== Document section ==
┄┄┄┄┄┄┄┄┄┄

On 5/13/05, Clair Ching <[EMAIL PROTECTED]> wrote:
> Hi, everyone!
> 
> I have friends who want to switch to GNU/Linux. They are currently
> using a bootleg copy of Windows 98 and other apps but they realize
> that they ought to not do that anymore so they talked with me about it
> and gave me these details:
> 
> Hardware:
> Pentium II 233 MHz
> 2 GB
> RAM 64 Mb
> on board sound and video
> external modem softk

Hmm... this sounds suspiciously close to my hardware specs[1].

FWIW, I'm on Ubuntu at the moment, but am using really really
lightweight apps[2], and for a newbie to Linux I don't think I'd
suggest it. However, in my experience, the GNOME 2 desktop is pretty
usable on my box, but it isn't comparable to a Win9x installation on
the same hardware.

┄┄┄┄┄┄┄┄┄┄

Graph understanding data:

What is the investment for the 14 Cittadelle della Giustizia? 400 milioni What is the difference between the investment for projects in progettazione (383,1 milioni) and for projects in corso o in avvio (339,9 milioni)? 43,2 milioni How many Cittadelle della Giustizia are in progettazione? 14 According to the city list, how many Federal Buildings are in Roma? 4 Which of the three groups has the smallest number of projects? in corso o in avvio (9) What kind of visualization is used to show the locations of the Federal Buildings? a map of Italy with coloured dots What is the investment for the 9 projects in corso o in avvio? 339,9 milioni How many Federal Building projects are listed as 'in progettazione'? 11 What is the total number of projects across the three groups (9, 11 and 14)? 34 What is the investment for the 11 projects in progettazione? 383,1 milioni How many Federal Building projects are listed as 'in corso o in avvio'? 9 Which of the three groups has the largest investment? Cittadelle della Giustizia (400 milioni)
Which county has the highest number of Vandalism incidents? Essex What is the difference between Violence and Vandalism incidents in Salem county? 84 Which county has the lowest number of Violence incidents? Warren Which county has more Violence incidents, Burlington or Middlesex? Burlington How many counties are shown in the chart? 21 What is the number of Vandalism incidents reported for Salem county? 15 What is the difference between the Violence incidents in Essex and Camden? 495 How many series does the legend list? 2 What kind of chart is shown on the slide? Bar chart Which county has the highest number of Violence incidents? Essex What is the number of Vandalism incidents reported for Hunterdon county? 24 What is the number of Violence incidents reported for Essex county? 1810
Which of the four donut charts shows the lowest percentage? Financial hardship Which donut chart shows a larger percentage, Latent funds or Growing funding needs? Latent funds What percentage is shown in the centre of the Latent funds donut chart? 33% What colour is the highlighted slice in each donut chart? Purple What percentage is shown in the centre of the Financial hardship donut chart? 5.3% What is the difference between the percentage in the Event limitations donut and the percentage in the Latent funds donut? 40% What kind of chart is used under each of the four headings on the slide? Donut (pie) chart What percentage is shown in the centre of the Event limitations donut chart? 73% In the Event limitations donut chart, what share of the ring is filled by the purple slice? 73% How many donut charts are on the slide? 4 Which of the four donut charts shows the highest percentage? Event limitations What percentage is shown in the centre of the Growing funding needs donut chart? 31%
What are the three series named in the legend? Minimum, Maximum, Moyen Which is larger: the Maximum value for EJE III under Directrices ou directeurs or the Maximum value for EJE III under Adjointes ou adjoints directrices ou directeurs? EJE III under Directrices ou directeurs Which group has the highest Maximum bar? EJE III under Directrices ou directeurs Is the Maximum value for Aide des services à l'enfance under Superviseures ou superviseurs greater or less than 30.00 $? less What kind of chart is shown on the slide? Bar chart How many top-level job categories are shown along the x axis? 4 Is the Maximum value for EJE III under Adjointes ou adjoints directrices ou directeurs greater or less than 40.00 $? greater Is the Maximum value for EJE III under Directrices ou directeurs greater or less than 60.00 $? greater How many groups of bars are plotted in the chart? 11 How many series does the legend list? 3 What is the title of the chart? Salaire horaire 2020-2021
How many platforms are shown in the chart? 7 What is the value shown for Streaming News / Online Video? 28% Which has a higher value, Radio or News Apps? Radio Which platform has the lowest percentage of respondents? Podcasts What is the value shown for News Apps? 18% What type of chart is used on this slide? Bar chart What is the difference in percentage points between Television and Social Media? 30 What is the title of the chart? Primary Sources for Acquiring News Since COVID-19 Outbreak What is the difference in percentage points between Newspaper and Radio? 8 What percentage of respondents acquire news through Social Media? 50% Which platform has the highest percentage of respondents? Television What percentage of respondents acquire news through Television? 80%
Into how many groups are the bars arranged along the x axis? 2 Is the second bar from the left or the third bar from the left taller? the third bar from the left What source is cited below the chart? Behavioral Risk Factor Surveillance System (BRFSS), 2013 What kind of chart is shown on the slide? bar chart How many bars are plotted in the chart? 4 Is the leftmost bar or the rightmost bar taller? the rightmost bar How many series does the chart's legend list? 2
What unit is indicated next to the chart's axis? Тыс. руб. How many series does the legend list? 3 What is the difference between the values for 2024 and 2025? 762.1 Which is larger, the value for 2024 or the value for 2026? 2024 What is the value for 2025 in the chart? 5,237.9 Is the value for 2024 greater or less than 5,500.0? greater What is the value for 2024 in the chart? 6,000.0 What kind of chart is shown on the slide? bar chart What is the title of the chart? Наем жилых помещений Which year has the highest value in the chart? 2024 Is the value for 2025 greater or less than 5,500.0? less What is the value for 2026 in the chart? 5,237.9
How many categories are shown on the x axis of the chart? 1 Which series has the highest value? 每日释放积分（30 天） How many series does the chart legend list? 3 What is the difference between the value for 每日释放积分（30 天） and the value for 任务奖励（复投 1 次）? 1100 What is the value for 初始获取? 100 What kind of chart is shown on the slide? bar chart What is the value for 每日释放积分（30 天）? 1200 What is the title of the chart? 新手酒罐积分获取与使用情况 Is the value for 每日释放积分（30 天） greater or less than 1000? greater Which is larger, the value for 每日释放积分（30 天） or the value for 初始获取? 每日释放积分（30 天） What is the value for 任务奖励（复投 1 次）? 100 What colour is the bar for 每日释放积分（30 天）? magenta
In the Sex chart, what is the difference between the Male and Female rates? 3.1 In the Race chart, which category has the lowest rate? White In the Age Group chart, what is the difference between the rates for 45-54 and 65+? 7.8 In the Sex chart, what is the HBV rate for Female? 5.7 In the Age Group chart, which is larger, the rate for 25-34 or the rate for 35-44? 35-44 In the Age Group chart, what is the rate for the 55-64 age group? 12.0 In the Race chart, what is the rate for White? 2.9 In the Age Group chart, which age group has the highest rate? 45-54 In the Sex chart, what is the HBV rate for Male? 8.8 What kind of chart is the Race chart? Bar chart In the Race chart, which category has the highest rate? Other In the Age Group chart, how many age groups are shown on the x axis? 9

┄┄┄┄┄┄┄┄┄┄

== Task instructions ==
Copy the stretch of the email reply from "Hmm... this sounds" through "the same hardware.", swapping "Ubuntu" for "Debian".

== Written response ==
Hmm... this sounds suspiciously close to my hardware specs[1].

FWIW, I'm on Debian at the moment, but am using really really
lightweight apps[2], and for a newbie to Linux I don't think I'd
suggest it. However, in my experience, the GNOME 2 desktop is pretty
usable on my box, but it isn't comparable to a Win9x installation on
the same hardware.